- [Excerpted passage]:
--
First, it must be said that ONLY those who call on the name of the Lord will be saved. Second, the “call” we are speaking of is not like making a phone call, but rather an urgent and profound plea for mercy while hating the thing that is killing you. Third, when God grants us mercy, He changes our identity, which leads to salvation in all areas of life.

The exclusivity of the call for help.

Only those who call on God will be saved in the end. No one else.

The primary reason God has not wiped the human race off of the face of the earth is that He desires to show mercy (2 Pet 3:15). And He ONLY gives mercy to those who ASK. Those who will be saved are the ones who “call on the name of the Lord” and not those who refuse to call.

Important: If we refuse to ask God for mercy, then we are negating the basis of God’s provision of mercy. God loves truth! (Psalm 51:6) And what is the basic truth of the human race? Are you ready? Here it is: We are broken in such a way that it is impossible for us to fix ourselves; in fact, God Himself has determined that “fixing ourselves” will never work (Rom 11:32). FLASH: If you don’t get this, then you will NEVER understand the universe.

And you will never understand your own life with all its shortcomings and failures.

God is in control. He has hidden His face from us and has delivered us into the power of our iniquities (Isa 64:7). Why is this the BEST news you could ever hear? Answer: because it opens the possibility that you might tell God the truth, and ask Him for His mercy – which He ALWAYS grants! ONLY those who call for mercy are the ones who get it.

How should one ask God for mercy?

The plea for mercy, this “call” we are speaking of is not the casual call to your landlord that a drain is plugged. It is not a transaction, as though God were gaining the pleasure of your company through saving you.

The plea for mercy is not just a philosophical contemplation. It is the certain and clear understanding combined with a sense of urgency that if I don’t get help from outside myself, then I am doomed.

The picture of a drowning man is very helpful. The drowning man HATES the thing that is killing him and wants immediate deliverance. Knowing that he must be rescued or else perish, he wholeheartedly gives up any false notion that he can save himself and urgently and energetically devotes his whole person to crying for help – in other words, for mercy.

Mercy is not something you deserve. It is not something you can demand. You must ask for it, or you will not get it. If you ask for it, you will receive it. If you do not receive it, you are lost. So ask.

Can we say it any clearer? If you maintain any hope that you can make progress in life by “self-improvement” then you are a liar, and you are maintaining the very self-delusion that will PREVENT the God of the universe from helping you.

How the Mercy of God Changes Us

When we make this plea to God, and He graciously responds (as he promises to do), He changes our deepest identity, which leads to salvation in all areas of life.
--
- [Given entries]:
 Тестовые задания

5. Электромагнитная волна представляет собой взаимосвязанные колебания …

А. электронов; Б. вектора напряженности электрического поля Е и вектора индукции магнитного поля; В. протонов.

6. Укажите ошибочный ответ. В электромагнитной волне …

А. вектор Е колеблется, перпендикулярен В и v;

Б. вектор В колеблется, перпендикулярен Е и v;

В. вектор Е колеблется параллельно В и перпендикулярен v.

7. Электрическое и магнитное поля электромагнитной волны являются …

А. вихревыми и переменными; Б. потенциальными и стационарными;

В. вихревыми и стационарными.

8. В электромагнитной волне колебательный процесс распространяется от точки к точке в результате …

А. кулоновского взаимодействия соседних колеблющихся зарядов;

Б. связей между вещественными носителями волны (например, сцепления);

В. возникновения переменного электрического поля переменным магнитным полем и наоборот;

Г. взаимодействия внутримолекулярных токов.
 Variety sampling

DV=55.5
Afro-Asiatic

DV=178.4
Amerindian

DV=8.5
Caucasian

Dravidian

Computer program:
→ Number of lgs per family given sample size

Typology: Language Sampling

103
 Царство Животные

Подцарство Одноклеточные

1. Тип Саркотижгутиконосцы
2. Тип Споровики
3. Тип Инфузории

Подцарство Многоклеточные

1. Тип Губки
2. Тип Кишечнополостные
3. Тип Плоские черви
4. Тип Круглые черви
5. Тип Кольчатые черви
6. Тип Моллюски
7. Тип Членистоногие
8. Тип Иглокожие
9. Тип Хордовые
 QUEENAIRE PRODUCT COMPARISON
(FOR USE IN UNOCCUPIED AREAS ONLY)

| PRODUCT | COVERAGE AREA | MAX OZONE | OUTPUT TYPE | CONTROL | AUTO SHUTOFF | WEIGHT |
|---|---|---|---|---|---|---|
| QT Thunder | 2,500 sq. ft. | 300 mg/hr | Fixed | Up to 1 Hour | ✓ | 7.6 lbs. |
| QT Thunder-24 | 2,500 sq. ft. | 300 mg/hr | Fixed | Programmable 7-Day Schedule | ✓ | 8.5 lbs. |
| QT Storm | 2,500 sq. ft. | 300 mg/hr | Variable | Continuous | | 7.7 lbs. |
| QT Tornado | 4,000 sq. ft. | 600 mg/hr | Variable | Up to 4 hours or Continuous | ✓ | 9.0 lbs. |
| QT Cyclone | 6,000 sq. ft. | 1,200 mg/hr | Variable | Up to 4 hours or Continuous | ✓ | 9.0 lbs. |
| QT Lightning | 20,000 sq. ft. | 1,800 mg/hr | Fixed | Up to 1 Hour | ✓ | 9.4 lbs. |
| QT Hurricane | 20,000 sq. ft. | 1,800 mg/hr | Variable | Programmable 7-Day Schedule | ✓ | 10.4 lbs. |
--
- [Brief 1]:
Answer these questions from the passage on calling for mercy:
(a) What picture does the passage call very helpful?
(b) What casual call is the plea for mercy said not to be like?
(c) What is given as the primary reason God has not wiped the human race off the face of the earth?
- [Brief 2]: Write out the stretch of the passage on calling for mercy from "The primary reason" through "shortcomings and failures." again, switching "universe" to "world".
The items play no part in any of these tasks.

- [Response 1]:
(a) The picture of a drowning man.
(b) The casual call to your landlord that a drain is plugged.
(c) He desires to show mercy.

- [Response 2]:
The primary reason God has not wiped the human race off of the face of the earth is that He desires to show mercy (2 Pet 3:15). And He ONLY gives mercy to those who ASK. Those who will be saved are the ones who “call on the name of the Lord” and not those who refuse to call.

Important: If we refuse to ask God for mercy, then we are negating the basis of God’s provision of mercy. God loves truth! (Psalm 51:6) And what is the basic truth of the human race? Are you ready? Here it is: We are broken in such a way that it is impossible for us to fix ourselves; in fact, God Himself has determined that “fixing ourselves” will never work (Rom 11:32). FLASH: If you don’t get this, then you will NEVER understand the world.

And you will never understand your own life with all its shortcomings and failures.